Using the material that follows, output exactly the lines from the one containing "Yes, it was" through the one containing "- після водно", with both ends kept.
——————————
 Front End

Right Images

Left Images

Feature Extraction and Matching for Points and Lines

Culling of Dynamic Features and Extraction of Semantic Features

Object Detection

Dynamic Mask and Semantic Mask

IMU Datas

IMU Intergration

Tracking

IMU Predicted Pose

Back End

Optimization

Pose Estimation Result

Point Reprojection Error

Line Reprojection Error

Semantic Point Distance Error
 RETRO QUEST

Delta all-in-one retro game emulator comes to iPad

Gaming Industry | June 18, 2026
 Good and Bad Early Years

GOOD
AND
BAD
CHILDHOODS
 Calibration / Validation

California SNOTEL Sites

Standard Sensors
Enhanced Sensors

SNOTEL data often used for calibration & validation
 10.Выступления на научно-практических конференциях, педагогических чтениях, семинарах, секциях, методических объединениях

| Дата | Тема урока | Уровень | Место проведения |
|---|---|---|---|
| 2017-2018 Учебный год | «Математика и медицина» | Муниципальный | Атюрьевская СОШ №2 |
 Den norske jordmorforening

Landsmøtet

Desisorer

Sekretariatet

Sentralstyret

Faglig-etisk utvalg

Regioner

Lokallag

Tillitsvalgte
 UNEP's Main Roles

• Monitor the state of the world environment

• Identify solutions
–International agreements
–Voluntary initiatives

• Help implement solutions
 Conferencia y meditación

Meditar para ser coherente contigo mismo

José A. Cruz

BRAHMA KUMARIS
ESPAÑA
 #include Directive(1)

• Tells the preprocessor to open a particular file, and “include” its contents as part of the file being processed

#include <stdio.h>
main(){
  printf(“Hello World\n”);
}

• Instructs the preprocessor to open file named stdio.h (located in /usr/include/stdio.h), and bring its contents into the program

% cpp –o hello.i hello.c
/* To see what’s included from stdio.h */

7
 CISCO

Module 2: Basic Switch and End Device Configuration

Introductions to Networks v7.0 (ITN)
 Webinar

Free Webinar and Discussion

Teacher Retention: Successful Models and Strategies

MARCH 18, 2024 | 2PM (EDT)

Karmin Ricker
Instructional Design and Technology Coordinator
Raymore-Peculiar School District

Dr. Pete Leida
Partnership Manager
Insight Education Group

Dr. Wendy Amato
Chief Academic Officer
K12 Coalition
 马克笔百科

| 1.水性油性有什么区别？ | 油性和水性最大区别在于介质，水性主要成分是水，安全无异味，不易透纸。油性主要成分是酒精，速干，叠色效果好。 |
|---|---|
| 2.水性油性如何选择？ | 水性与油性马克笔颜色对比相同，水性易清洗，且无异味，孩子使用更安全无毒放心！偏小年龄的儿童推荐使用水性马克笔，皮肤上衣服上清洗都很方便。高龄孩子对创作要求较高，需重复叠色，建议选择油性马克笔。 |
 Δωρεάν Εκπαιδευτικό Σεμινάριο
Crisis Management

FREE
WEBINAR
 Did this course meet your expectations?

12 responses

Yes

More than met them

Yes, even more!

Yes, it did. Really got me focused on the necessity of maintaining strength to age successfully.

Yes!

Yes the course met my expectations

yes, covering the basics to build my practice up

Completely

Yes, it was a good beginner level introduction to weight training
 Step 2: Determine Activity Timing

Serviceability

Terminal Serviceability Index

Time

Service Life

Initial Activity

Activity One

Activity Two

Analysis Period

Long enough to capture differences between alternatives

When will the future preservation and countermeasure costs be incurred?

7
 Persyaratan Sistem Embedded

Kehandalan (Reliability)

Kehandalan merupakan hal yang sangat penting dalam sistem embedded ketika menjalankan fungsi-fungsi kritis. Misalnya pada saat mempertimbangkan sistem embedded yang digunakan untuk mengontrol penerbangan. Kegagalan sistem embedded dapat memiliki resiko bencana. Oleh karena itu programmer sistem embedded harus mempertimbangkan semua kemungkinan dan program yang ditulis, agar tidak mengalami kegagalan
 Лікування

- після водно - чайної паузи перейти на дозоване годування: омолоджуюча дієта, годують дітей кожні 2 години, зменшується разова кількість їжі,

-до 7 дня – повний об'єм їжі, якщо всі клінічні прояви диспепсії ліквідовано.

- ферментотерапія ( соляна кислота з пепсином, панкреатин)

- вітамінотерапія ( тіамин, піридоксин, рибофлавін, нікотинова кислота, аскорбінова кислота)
——————————
## Task output
Yes, it was a good beginner level introduction to weight training
 Step 2: Determine Activity Timing

Serviceability

Terminal Serviceability Index

Time

Service Life

Initial Activity

Activity One

Activity Two

Analysis Period

Long enough to capture differences between alternatives

When will the future preservation and countermeasure costs be incurred?

7
 Persyaratan Sistem Embedded

Kehandalan (Reliability)

Kehandalan merupakan hal yang sangat penting dalam sistem embedded ketika menjalankan fungsi-fungsi kritis. Misalnya pada saat mempertimbangkan sistem embedded yang digunakan untuk mengontrol penerbangan. Kegagalan sistem embedded dapat memiliki resiko bencana. Oleh karena itu programmer sistem embedded harus mempertimbangkan semua kemungkinan dan program yang ditulis, agar tidak mengalami kegagalan
 Лікування

- після водно - чайної паузи перейти на дозоване годування: омолоджуюча дієта, годують дітей кожні 2 години, зменшується разова кількість їжі,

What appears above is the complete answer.